662
International Journal on Advances in Intelligent Systems, vol 7 no 3&4, year 2014, http://www.iariajournals.org/intelligent_systems/
2014, © Copyright by authors, Published under agreement with IARIA - www.iaria.org
Representing and Publishing Cyber Forensic Data and its Provenance Metadata:
From Open to Closed Consumption
Tamer Fares Gayed, Hakim Lounis
Dépt. d’Informatique
Université du Québec à Montréal
Succursale Centre-ville, H3C 3P8,
Montréal, Canada
gayed.tamer@courrier.uqam.ca lounis.hakim@uqam.ca
Moncef Bari
Dépt. de Didactique
Université du Québec à Montréal
Succursale Centre-ville, H3C 3P8,
Montréal, Canada
bari.moncef@uqam.ca
Abstract—Role players of any forensic investigation process
record chronologically all forensic data resulted from their
investigation, in order to be presented to the juries in the court
of law. When such results are recorded and posted, they are
called chain of custodies (CoCs). The forensic data provided
within these documents play a vital role in the process of
forensic investigation, because they answer questions about
how evidences are collected, transported, analyzed, and
preserved since their seizure through their production in court.
Provenance metadata accompany these forensic data to answer
questions about the origin of these data and build trustworthy
between role players and juries in order to make the tangible
CoCs admissible in the court of law. Nowadays, with the
advent of the digital age, the forensic investigation is not only
applied to physical crime, but also on digital evidences. The
forensic data and their metadata presented in these tangible
documents need also to undergo a radical transformation from
paper to electronic data in order to accommodate this
evolution. CoCs should be also readable and consumable not
only by human but also by machines. The semantic web is a
fertile land to represent and manage the tangible CoCs,
because it uses web principles known as Linked Data
Principles (LDP), which provide useful information in
Resource Description Framework (RDF) format upon Unified
Resource Identifiers (URI) resolution. In addition, it includes
different provenance vocabularies that can be useful to express
the forensic metadata. Generally, the power of LDP resides in
publishing data publicly without any access restriction on the
web. However, the openness of forensic data and their
metadata should not be the same case. They should obey some
access restriction in order to be shared only between role
players and juries. Public Key Infrastructure (PKI) can be
applied to restrict the access to some or all resources of
represented data and bends the LDP from open to closed
consumption, while maintaining the resolution of such
restricted resources. Juries in turn will consume the restricted
represented data using different LDP consumption
applications. This paper provides the complete framework
explaining how forensic and provenance data are represented
and published using LDP, and how PKI can be used to restrict
these data/resources in order to be shared in a closed scale.
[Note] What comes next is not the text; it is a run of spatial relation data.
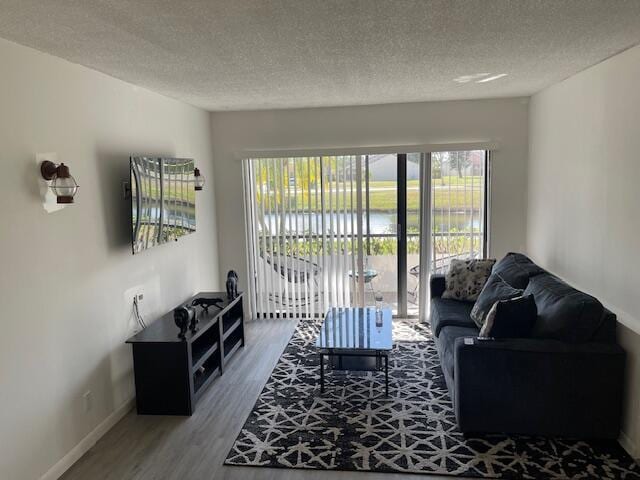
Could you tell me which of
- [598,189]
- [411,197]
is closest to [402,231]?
A: [411,197]

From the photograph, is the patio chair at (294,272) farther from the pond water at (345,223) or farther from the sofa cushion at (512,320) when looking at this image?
the sofa cushion at (512,320)

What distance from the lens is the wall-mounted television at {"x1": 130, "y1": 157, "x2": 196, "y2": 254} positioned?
3.62 metres

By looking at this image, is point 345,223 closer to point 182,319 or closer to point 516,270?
point 516,270

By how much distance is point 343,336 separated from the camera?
13.4 ft

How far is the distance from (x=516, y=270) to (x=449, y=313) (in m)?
0.69

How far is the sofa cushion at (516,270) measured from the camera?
4.16 m

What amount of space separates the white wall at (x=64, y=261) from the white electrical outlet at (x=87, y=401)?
4 cm

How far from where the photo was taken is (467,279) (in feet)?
15.8

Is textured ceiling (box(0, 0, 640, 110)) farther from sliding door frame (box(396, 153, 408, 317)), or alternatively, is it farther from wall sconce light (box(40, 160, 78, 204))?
sliding door frame (box(396, 153, 408, 317))

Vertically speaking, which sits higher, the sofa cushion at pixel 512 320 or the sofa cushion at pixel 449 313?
the sofa cushion at pixel 512 320

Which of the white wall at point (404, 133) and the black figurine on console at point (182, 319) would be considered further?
the white wall at point (404, 133)

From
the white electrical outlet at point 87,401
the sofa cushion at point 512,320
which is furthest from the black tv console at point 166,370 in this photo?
the sofa cushion at point 512,320

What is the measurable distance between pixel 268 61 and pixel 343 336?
2211mm

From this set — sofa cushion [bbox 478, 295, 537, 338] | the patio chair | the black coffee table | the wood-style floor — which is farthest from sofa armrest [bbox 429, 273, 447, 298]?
the wood-style floor
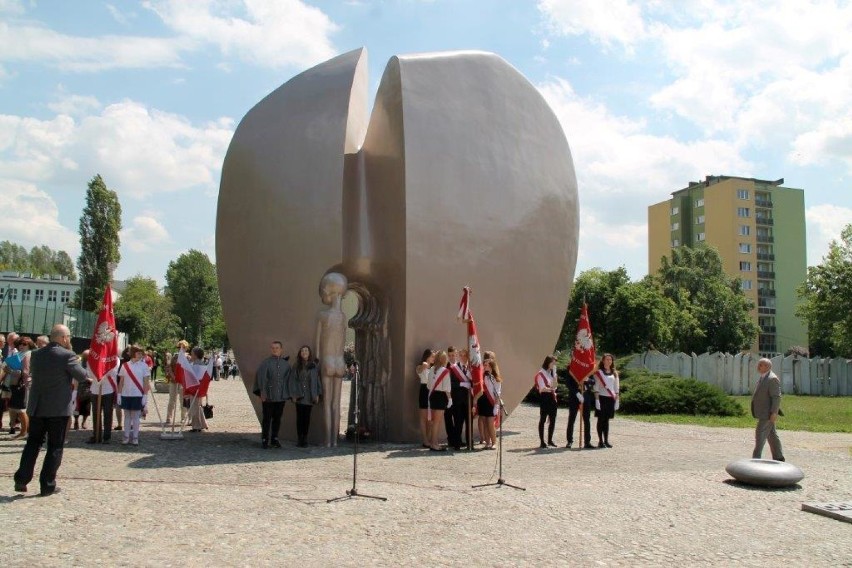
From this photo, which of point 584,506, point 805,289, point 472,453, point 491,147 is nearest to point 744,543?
point 584,506

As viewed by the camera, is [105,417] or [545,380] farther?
[545,380]

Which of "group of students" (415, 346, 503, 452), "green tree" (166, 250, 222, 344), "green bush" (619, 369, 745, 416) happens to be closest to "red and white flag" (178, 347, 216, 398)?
"group of students" (415, 346, 503, 452)

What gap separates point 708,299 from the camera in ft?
207

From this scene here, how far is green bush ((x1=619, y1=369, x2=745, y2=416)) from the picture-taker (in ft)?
70.0

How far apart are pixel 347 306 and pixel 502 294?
1462cm

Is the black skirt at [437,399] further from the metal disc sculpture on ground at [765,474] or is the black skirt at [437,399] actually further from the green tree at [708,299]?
A: the green tree at [708,299]

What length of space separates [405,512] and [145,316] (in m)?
53.1

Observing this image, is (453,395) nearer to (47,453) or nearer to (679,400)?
(47,453)

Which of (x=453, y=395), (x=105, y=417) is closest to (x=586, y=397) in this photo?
(x=453, y=395)

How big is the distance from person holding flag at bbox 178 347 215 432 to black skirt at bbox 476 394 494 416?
521 cm

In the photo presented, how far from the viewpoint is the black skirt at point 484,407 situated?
41.8 feet

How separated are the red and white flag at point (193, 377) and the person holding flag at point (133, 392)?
1.37 metres

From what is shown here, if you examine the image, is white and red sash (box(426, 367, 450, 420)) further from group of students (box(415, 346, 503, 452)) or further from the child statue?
the child statue

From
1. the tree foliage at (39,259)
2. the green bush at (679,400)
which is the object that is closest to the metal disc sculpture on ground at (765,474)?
the green bush at (679,400)
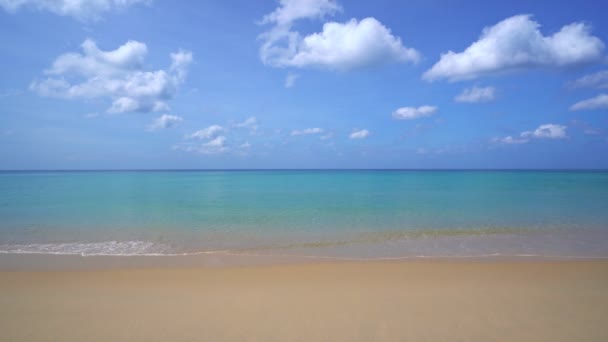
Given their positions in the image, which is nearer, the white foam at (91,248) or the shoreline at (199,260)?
the shoreline at (199,260)

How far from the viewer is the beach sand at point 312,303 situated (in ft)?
14.1

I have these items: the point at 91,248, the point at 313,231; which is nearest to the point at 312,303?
the point at 313,231

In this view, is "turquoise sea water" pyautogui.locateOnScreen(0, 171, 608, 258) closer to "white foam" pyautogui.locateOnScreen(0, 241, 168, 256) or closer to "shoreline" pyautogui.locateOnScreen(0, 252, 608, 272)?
"white foam" pyautogui.locateOnScreen(0, 241, 168, 256)

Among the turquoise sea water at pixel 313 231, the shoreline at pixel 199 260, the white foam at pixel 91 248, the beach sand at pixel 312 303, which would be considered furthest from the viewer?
the turquoise sea water at pixel 313 231

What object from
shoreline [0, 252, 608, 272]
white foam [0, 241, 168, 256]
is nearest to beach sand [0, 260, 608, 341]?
shoreline [0, 252, 608, 272]

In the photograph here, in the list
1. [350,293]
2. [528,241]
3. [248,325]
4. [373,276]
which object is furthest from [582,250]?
[248,325]

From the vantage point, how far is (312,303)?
5234mm

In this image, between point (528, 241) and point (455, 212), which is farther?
point (455, 212)

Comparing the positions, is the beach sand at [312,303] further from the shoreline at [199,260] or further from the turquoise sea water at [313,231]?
the turquoise sea water at [313,231]

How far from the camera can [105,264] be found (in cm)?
775

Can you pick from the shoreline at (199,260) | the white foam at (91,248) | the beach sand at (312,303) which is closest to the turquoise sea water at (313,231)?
the white foam at (91,248)

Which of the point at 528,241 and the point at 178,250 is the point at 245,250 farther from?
the point at 528,241

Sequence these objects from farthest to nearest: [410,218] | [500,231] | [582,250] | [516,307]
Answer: [410,218] < [500,231] < [582,250] < [516,307]

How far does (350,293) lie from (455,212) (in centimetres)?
1312
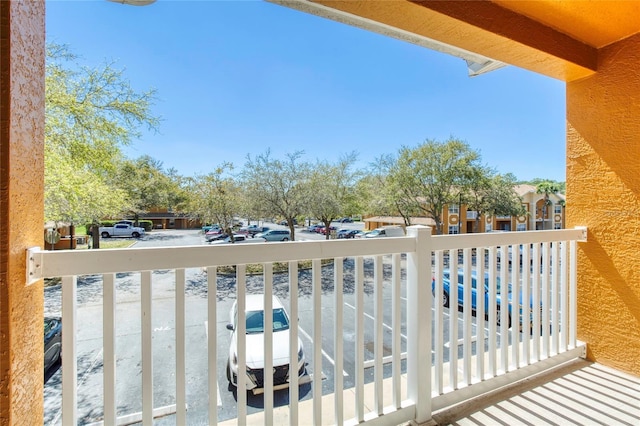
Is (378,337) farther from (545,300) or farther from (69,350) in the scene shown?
(545,300)

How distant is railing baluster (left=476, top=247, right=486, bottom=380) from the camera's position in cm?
161

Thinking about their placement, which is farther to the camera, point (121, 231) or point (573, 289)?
point (121, 231)

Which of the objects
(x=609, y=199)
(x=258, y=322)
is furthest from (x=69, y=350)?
(x=609, y=199)

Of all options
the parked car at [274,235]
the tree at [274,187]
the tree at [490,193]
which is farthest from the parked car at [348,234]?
the tree at [490,193]

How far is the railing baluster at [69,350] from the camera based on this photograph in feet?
2.99

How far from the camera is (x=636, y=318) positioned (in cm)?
183

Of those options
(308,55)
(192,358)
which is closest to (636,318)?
(192,358)

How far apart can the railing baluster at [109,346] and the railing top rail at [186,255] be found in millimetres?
Answer: 64

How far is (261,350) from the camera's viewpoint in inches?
113

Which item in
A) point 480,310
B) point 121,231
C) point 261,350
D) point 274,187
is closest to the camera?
point 480,310

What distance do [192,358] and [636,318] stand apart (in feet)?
17.9

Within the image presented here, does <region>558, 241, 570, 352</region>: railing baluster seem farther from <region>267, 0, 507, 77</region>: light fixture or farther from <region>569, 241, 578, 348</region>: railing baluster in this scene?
<region>267, 0, 507, 77</region>: light fixture

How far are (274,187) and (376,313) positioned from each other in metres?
10.1

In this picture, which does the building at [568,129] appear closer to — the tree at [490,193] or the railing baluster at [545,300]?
Result: the railing baluster at [545,300]
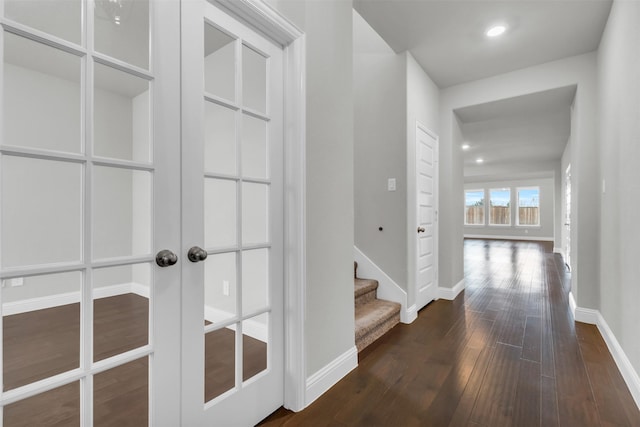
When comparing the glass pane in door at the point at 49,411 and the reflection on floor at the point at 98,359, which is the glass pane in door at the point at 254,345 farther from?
the glass pane in door at the point at 49,411

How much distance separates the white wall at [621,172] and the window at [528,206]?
10965 millimetres

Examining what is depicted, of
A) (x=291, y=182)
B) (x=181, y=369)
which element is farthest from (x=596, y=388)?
(x=181, y=369)

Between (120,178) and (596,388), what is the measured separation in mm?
2850

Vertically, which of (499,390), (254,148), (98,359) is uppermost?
(254,148)

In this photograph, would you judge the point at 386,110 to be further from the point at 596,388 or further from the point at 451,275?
the point at 596,388

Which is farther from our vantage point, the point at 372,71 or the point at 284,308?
the point at 372,71

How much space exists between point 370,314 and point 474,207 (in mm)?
12627

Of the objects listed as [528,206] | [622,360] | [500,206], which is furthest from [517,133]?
[500,206]

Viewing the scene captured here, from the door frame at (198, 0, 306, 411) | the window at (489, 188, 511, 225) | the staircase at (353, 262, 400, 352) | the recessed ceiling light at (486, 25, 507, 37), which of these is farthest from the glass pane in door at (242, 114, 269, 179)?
the window at (489, 188, 511, 225)

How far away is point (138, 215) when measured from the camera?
1260 mm

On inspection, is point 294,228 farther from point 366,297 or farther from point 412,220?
point 412,220

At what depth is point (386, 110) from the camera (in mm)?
3174

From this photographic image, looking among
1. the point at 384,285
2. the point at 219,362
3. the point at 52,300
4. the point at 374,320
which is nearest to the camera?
the point at 52,300

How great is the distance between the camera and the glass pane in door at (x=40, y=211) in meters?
0.91
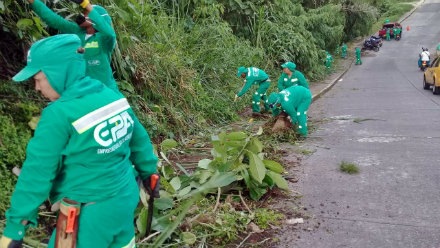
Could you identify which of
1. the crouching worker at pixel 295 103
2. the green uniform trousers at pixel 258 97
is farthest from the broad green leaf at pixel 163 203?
the green uniform trousers at pixel 258 97

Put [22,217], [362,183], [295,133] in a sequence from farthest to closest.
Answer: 1. [295,133]
2. [362,183]
3. [22,217]

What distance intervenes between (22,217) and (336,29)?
73.8 feet

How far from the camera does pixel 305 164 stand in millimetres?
6160

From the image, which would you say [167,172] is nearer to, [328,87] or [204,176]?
[204,176]

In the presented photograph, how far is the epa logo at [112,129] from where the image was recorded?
207 cm

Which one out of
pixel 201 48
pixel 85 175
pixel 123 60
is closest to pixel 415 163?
pixel 123 60

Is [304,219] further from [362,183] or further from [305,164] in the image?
[305,164]

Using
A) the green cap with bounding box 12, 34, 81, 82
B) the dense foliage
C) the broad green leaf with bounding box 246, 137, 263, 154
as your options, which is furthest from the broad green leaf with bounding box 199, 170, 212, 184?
the green cap with bounding box 12, 34, 81, 82

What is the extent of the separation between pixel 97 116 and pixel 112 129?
11 centimetres

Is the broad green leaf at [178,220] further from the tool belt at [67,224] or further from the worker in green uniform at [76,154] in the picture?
the tool belt at [67,224]

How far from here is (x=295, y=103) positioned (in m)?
7.98

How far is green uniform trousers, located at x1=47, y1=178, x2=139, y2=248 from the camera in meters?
2.12

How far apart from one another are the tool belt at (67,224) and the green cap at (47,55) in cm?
65

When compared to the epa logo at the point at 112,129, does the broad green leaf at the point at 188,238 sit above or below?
below
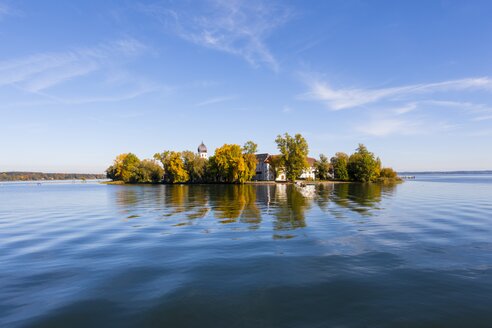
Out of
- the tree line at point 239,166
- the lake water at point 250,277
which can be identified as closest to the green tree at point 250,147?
the tree line at point 239,166

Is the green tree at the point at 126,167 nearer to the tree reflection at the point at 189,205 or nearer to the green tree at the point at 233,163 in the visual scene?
the green tree at the point at 233,163

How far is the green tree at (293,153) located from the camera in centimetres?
11819

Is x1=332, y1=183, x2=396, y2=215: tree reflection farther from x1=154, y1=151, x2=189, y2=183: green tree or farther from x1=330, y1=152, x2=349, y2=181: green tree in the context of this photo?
x1=154, y1=151, x2=189, y2=183: green tree

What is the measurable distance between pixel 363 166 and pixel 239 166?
57894 millimetres

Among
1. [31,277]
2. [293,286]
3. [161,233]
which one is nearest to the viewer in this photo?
[293,286]

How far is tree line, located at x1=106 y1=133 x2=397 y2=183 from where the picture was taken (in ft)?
379

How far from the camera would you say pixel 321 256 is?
43.7ft

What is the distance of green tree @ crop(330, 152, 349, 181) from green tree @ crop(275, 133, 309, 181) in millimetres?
27418

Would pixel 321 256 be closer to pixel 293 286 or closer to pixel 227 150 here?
pixel 293 286

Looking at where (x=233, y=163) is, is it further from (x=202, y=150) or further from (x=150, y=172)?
(x=202, y=150)

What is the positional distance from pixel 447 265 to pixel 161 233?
15.4 meters

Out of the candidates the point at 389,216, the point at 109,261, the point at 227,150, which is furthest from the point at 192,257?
the point at 227,150

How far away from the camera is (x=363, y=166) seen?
130 metres

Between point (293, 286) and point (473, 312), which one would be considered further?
point (293, 286)
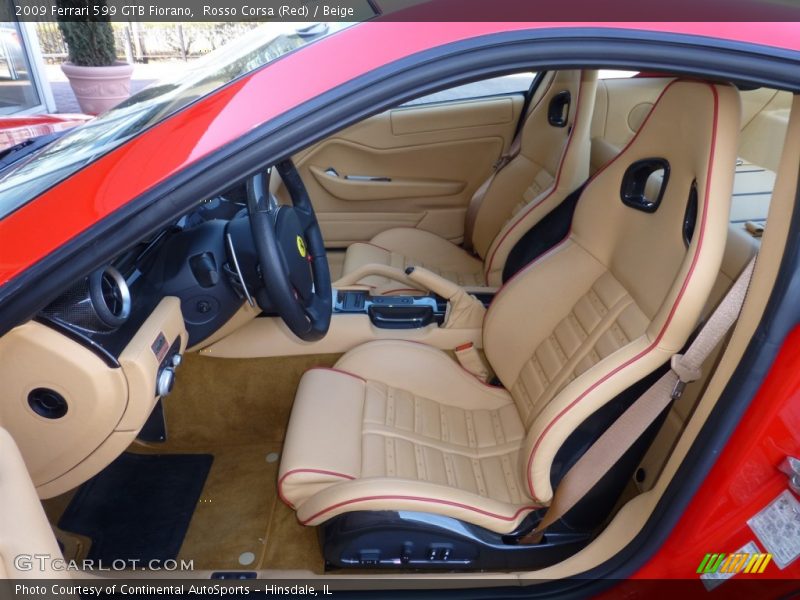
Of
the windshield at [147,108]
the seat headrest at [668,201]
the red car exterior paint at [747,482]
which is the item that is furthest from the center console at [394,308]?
the red car exterior paint at [747,482]

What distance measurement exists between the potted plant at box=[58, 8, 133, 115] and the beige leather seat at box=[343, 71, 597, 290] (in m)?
3.65

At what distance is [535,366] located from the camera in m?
1.37

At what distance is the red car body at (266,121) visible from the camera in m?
0.77

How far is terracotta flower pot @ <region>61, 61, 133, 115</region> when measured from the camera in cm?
495

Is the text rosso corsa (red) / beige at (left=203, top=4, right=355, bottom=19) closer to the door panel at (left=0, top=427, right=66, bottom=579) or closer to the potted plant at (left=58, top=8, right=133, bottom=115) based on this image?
the door panel at (left=0, top=427, right=66, bottom=579)

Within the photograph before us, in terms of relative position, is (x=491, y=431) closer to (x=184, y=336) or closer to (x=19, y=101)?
(x=184, y=336)

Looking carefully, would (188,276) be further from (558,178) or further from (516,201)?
(516,201)

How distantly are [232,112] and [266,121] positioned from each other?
57 millimetres

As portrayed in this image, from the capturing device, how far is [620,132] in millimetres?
2412

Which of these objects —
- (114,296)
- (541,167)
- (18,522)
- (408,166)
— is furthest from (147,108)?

Evaluation of the framework using several empirical
experimentations will not be on the scope of this paper.
Keywords-Linked Open Data, Linked Data Principles, Linked
Closed Data, Public Key Infrastructure, Digital Certificates,
Cyber Forensics, Chain of Custody.
I. INTRODUCTION
The history of forensic investigation task dates back
thousands of years. This task is concentrating to gather and
examine evidences about the past, in order to prosecute in
the future the criminal in the court of law. With the advent
of Information and Communication Technology (ICT),
forensic investigation is not only concentrated on physical
crime, but also on the digital evidences. This emerged a new
type of forensic investigation known by
computer/cyber/digital forensic. It combines computer
science concepts including computer architecture, operating
systems, file systems, software engineering, and computer
networking, as well as legal procedures. At the most basic
level, the digital forensic process has three major phases:
extraction, analysis, and presentation. Extraction phase (i.e.,
it is also known as acquisition) saves the state of the digital
source (e.g., laptop, desktop, computers, mobile phones, or
any other digital devices) and creates an image by saving all
digital values so it can be later analyzed [1]. Analysis phase
takes the acquired data (e.g., file and directory contents and
recovering deleted contents) and examines it to identify
pieces of evidence, and draws conclusions based on the
evidences that were found. During presentation phase, the
audience is typically the judges; in this phase, the
conclusion and corresponding evidence from the
investigation analysis are presented to them [2][3].
However, there exist others models of cyber forensic
process, each of them relies upon reaching a consensus about
how to describe digital forensics and evidences [4][5].
Investigation models are numerous. Many works were
provided to explain and compare such models [6][7][8][9].
Table I shows the current digital forensic models. Each row
of the table presents the name of the digital forensic process
model, while the columns present the processes included in
each of these models [5][10].
The role players such as first responders, investigators,
expert witnesses, prosecutors, police officer, etc. may be
assigned one or more phase in the forensic process. They are
those who are responsible to create and record their own
investigation results and post them in tangible documents.